### Exercice proposé a
Convertissez en liste numérotée les lignes des entrées situées entre celle qui contient "As shown here, between" et la fin des entrées, bornes incluses, en omettant les lignes vides.

### Extrait du texte
VILLON (François), poète français, né en 1431, à Paris, mort entre 1480 et 1489, soit en Poitou, soit à Paris. Il n’y a rien de moins authentique que la plupart des notices qui lui ont été consacrées, depuis celle de Colletet jusqu’aux recherches de Prompsault. Les détails positifs que nous avons sur lui sont rares ; ils se trouvent dans ses vers. C’est Villon qui a dit dans un quatrain cynique :

Je suis François, dont ce me poise.
Né de Paris, emprès Ponthoise ;
Qui d’une corde d’une toise
Sçaura mon col que mon cul poise

[1]

C’est un enfant de Paris, né dans l’année même où mourait Jeanne Darc. Ce qui prouve qu’il s’appelait Villon, c’est qu’à chaque instant dans ses vers l’auteur signe de son nom. C’est par lui que nous savons qu’il était pauvre, qu’il était de petite extrace, que son père, peut-être cordonnier de son état « n’eut oncq grand richesse », qu’il répétait souvent devant Villon enfant, qui s’en souvint trop bien plus tard,

Qu’il n’est trésor que de vivre à son aise.

Quant à sa mère, c’était une bonne femme pleine de tendresse pour son enfant et de dévotion pour la Vierge et les saints. Il alla de bonne heure s’asseoir aux bancs des écoles de l’université, mais ce ne fut pas pour y travailler. Car dans un morceau fameux il regrette le temps de « sa jeunesse folle, où il fuyait l’escoile, comme faict le mauvais enfant ».

### Extraits des entrées
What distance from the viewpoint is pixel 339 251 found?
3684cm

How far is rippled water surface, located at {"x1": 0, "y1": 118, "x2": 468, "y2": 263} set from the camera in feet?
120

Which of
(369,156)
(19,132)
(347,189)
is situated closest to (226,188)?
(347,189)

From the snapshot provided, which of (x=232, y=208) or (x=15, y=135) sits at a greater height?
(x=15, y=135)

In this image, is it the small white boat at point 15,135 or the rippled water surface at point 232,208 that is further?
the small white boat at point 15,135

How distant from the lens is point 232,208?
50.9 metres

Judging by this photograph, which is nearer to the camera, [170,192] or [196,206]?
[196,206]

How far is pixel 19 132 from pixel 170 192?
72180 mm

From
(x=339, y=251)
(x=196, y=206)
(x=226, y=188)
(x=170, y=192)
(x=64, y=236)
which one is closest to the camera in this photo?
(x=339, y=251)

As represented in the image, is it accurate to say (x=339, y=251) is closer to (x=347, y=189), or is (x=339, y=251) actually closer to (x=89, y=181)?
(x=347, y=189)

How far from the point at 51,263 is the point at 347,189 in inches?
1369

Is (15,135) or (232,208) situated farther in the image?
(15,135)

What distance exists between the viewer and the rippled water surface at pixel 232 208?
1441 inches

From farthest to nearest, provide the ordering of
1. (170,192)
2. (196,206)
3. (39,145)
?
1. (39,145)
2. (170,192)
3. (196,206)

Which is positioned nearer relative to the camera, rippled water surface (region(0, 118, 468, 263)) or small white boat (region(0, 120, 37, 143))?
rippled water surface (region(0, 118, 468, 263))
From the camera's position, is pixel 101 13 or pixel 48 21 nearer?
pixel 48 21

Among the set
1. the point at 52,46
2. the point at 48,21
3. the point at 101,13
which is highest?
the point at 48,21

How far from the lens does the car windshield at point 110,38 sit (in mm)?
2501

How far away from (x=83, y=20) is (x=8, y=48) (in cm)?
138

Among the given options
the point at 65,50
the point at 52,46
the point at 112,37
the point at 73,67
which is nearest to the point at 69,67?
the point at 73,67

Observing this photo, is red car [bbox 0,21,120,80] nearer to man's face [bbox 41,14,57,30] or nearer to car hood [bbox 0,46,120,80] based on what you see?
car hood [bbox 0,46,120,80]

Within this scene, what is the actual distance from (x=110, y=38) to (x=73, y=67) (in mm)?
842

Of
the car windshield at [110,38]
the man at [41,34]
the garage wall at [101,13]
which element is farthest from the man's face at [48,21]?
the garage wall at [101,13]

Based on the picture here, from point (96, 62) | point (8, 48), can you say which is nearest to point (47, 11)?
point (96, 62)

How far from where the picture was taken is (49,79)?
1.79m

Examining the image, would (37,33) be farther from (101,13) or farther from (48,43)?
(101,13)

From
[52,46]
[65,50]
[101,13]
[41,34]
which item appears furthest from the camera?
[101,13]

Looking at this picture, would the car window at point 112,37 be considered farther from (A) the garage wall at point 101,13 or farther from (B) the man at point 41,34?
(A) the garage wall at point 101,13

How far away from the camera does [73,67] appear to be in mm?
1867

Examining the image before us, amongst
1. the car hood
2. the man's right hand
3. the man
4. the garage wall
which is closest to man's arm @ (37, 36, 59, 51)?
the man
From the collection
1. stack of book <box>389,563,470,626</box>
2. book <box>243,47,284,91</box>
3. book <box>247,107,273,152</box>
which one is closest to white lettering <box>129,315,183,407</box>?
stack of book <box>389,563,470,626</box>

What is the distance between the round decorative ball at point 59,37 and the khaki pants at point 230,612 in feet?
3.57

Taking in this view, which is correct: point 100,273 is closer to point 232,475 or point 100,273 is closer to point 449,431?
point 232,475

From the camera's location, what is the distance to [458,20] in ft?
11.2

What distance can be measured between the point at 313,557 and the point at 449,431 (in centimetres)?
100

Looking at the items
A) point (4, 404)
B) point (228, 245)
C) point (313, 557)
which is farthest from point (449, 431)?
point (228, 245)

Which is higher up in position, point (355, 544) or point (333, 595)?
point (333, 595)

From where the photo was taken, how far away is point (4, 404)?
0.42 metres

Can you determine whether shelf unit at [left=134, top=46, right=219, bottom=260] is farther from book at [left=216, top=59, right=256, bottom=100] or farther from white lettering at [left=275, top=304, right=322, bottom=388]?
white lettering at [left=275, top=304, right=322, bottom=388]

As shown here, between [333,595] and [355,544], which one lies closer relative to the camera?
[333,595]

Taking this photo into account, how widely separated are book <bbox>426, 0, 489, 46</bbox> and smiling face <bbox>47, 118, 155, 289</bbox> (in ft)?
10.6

### Exercice proposé b
Reproduisez le passage de la notice sur Villon compris entre "VILLON (François), poète" et "ce me poise.", inclusivement.

### Réponse rédigée a
1. As shown here, between [333,595] and [355,544], which one lies closer relative to the camera?
2. [333,595]
3. Taking this photo into account, how widely separated are book <bbox>426, 0, 489, 46</bbox> and smiling face <bbox>47, 118, 155, 289</bbox> (in ft)?
4. 10.6

### Réponse rédigée b
VILLON (François), poète français, né en 1431, à Paris, mort entre 1480 et 1489, soit en Poitou, soit à Paris. Il n’y a rien de moins authentique que la plupart des notices qui lui ont été consacrées, depuis celle de Colletet jusqu’aux recherches de Prompsault. Les détails positifs que nous avons sur lui sont rares ; ils se trouvent dans ses vers. C’est Villon qui a dit dans un quatrain cynique :

Je suis François, dont ce me poise.